_Description of the task_
Resume the article about exploding rifle targets, picking up right after its last sentence.
____ Passage for review
"You can Google all day long and the first thing that will be popping up, people will be misusing our product and other products, other brands of binary exploding targets. It's a misuse," said Dena Woerner, a publicist for Tannerite Sports.
"Our produce was created to be used as a shot indicator. With Tannerite, you can see if you actually hit your target without having to walk down the range. And when you misuse a product, you could potentially be breaking the law."
The rampant misuse of exploding targets is a "threat to our business," Woerner concedes, so much so that the company is now soliciting videos of people using the product as intended.
"If people get hurt they're going to be more regulations and restrictions. We want people to be able to have fun with the product ... if they keep misusing it, people may not have that liberty anymore."
But federal officials take issue with Tannerite's claims that their product cannot result in fires.
At a press conference announcing the ban on exploding targets in certain national forests, it released a video showing a bale of hay catching fire after an exploding target was shot. The target was Tannerite, said Forest Service spokesman Lawrence Lujan.
Lujan said other brands also cause fires, and the Forest Service is likely to extend its ban to other regions.
A big bang
At a farm on Maryland's Eastern Shore, bomb squad member Matt Wrenn takes aims a Winchester rifle at targets at a range bounded by soybean fields, woods and an earthen berm.
________
____ Entries supplied
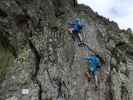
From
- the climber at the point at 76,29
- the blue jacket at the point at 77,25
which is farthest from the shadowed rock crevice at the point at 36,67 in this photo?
the blue jacket at the point at 77,25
________
_Answer space_
He flawlessly shoots at a series of targets set up to demonstrate the fire marshal's concerns about exploding targets.
First, a one-pound binary target sitting on a stump, as intended by the manufacturer. Then he flawlessly shoots at targets in front of a human silhouette, a watermelon, and finally, an old bomb squad protective suit. It shreds part of the suit, dislodging one of the protective plates.
Looking at the damaged bomb suit, Flanagan says he has no reservations about restricting access to the targets. He believes the targets are dangerous, even when used as intended.
"It (the explosive ingredients) are all in a kit. It's already made for me. I have instructions on how to do it. It's an explosive kit for dummies, and it's pretty easy to make."
Says his bomb squad commander, Jack Waldner, "The fact of the matter is, this is recreational use of explosives by people who have not been trained."